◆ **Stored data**
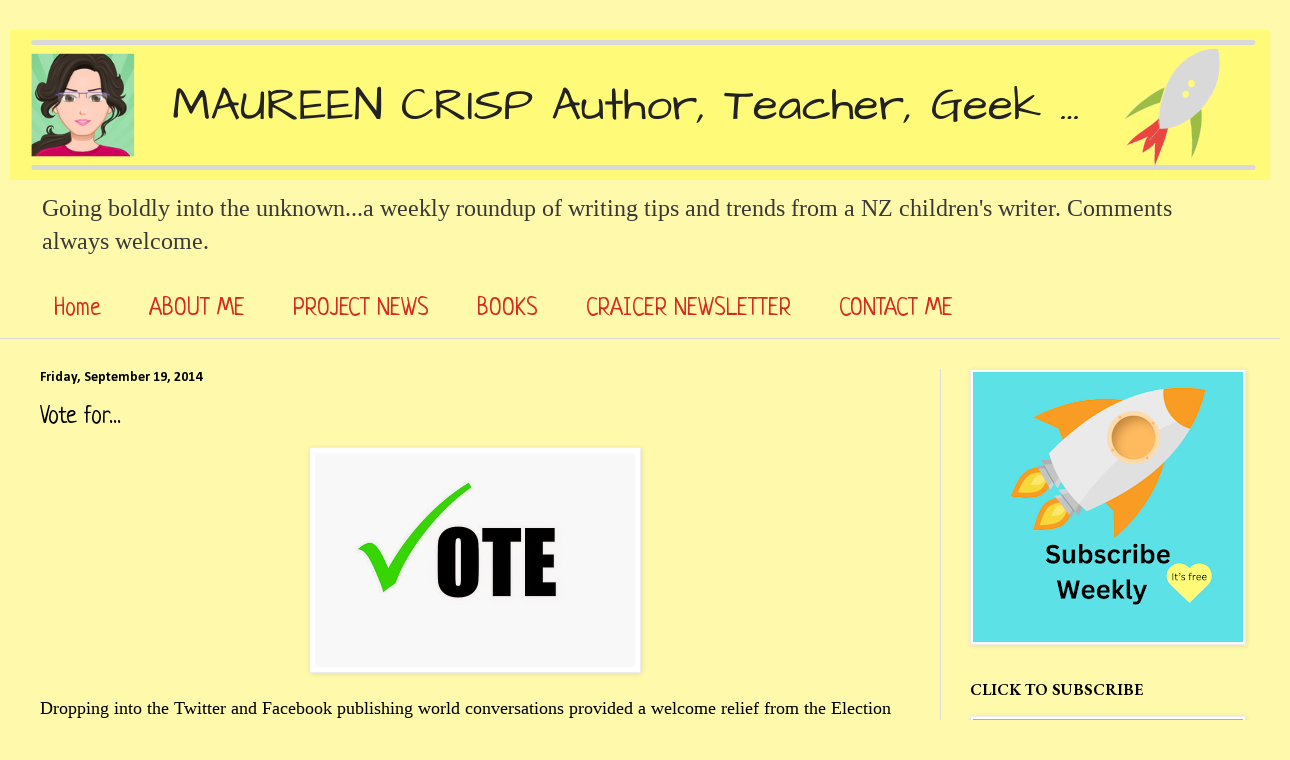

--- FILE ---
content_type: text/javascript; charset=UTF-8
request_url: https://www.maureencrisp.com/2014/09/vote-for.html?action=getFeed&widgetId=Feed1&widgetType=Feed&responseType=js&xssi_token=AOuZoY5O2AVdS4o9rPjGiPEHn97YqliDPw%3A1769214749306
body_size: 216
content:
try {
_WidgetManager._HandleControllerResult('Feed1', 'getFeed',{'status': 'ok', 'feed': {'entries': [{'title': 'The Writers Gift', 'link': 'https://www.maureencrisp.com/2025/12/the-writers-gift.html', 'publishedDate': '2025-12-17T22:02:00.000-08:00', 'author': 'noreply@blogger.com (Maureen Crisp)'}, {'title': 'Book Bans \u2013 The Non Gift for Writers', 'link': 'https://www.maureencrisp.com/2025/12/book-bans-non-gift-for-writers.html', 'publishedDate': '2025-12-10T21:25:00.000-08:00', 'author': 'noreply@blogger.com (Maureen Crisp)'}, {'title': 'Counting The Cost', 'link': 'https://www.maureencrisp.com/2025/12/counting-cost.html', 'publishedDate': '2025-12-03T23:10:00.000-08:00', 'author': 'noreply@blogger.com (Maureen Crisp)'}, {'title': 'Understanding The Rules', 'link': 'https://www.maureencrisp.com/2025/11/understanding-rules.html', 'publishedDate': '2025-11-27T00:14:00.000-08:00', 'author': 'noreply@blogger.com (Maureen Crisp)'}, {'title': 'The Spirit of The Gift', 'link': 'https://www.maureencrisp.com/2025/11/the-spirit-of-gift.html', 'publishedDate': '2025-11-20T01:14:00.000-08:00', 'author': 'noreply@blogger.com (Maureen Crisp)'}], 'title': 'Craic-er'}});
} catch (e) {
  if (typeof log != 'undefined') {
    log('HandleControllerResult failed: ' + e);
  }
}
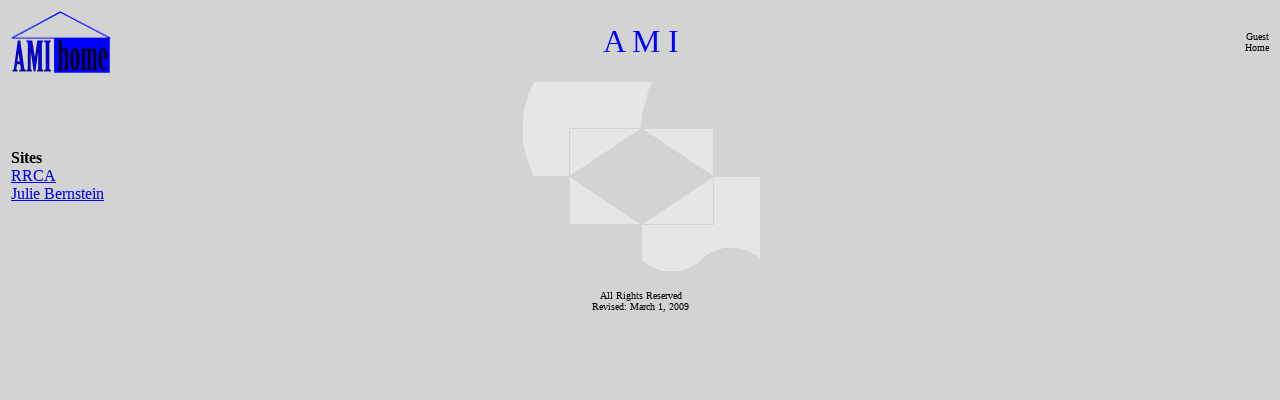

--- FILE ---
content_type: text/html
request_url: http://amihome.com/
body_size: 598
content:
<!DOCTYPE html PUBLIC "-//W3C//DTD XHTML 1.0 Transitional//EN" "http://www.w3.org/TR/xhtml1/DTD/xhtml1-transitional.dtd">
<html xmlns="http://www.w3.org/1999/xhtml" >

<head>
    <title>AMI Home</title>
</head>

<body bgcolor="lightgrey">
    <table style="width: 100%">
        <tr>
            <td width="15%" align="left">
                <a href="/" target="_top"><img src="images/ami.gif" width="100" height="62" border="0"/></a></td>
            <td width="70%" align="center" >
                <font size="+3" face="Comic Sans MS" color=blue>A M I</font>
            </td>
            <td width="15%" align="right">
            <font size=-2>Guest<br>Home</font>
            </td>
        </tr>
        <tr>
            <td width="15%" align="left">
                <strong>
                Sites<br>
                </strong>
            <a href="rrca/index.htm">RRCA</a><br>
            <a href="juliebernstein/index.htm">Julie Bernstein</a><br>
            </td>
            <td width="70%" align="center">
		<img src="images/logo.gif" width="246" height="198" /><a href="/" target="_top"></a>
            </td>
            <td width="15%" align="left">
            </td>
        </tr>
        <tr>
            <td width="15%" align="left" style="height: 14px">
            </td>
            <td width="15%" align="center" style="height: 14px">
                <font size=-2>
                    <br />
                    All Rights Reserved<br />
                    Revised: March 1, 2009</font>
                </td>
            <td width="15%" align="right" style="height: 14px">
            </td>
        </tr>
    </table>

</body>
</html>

◆ **What is expected**
Answer with the count alone: how many lines in the data above have "text" in them?

◆ **Exercise response**
2